За стеной продолжалась глухая возня с сейфом. Под его тяжестью гнулся и дрожал деревянный пол. Айвангу сполз со стула и подошел к столу. Белов поднял голову.

– Где же новый закон? – в упор спросил его Айвангу. – Разве то, чего я добиваюсь, несправедливо?

– Понимаешь, брат, какое дело… Закон – это такая штука. Словом, он сегодня против тебя. Не зарегистрирован брак – значит, Раулена тебе не жена.

– Почему не жена – я спал с ней, как с женой. – Айвангу пожал плечами. – Отработал ее как полагается… Кто же мне поможет? Или по новому закону выходит, еоли человек без ног, то и закон не для него?

– Постой, не горячись, – сказал Белов. – Скажи мне честно и прямо – любит тебя Раулена, готова она уйти от отца и переселиться к тебе? Если да, то все в порядке, бери ее, и никто тебе не помешает жить с ней… Любит?

– Говорила – любит, – неуверенно произнес Айвангу, – но боится отца. Что отец скажет, то она и делает.

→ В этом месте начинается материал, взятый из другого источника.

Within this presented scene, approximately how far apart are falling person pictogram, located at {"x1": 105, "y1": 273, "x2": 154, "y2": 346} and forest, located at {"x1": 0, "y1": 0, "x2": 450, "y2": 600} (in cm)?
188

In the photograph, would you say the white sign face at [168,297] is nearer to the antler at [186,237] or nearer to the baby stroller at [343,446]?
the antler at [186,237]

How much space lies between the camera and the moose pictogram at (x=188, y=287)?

– Вот что тебе обещаю, Айвангу, – твердо сказал Белов. – Я еще раз поговорю с Кавье, с самой Рауленой побеседую. А ты пока не горячись. Иди домой, не спеши. Тут дело тонкое, я тебе еще раз обещаю: помогу.

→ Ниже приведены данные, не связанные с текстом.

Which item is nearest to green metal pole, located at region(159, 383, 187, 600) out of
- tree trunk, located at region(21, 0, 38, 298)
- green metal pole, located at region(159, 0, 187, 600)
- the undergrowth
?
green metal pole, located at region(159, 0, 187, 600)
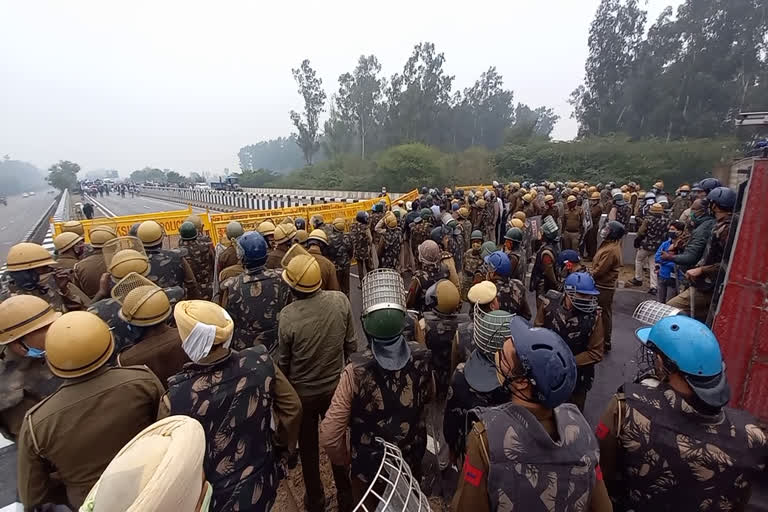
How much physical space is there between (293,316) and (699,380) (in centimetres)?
237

Айвангу не очень поверил Белову, но в знак согласия наклонил голову и поплелся к двери. Из соседней комнаты выходили распаренные, отдувающиеся люди. Мынор едва не сбил Айвангу.

– А, ты! – с удивлением воскликнул он. – Мы сейчас такой тяжелый железный ящик тащили! Устали! Едва втащили и поставили. Для хранения законов. Крепкий. Дверь толстая, пушкой, наверное, не прострелить. Пряжкин записку в магазин дал – по двести граммов спирта нам отпустят. Пойдем с нами.

Айвангу вспомнил, как угощался он у пекаря, и явственно ощутил желание забыться в винном веселье, в легкой и зыбкой радости.

Мынор норовил идти шаг в шаг рядом с Айвангу, старался не обгонять его, разговаривал, наклоняясь к нему, как к малому ребенку. А безногий опирался на тивичгын, слушал друга, а мыслями уже был в магазине.

Магазин в Тэпкэне был новый, выстроенный в прошлом году рядом с лавкой американской «Гудзон бэй компани», которая была превращена в склад. С помощью Мынора Айвангу одолел три ступеньки на крыльце и вошел в просторный торговый зал, опоясанный прилавками. В одном углу продавались продовольственные товары, в другом – ткани, охотничье снаряжение, одежда, примусы, ламповые стекла, нанизанные на шпагат, патефоны и большой дождевой зонт, завезенный в Тэпкэн в единственном экземпляре и пока еще никем не купленный.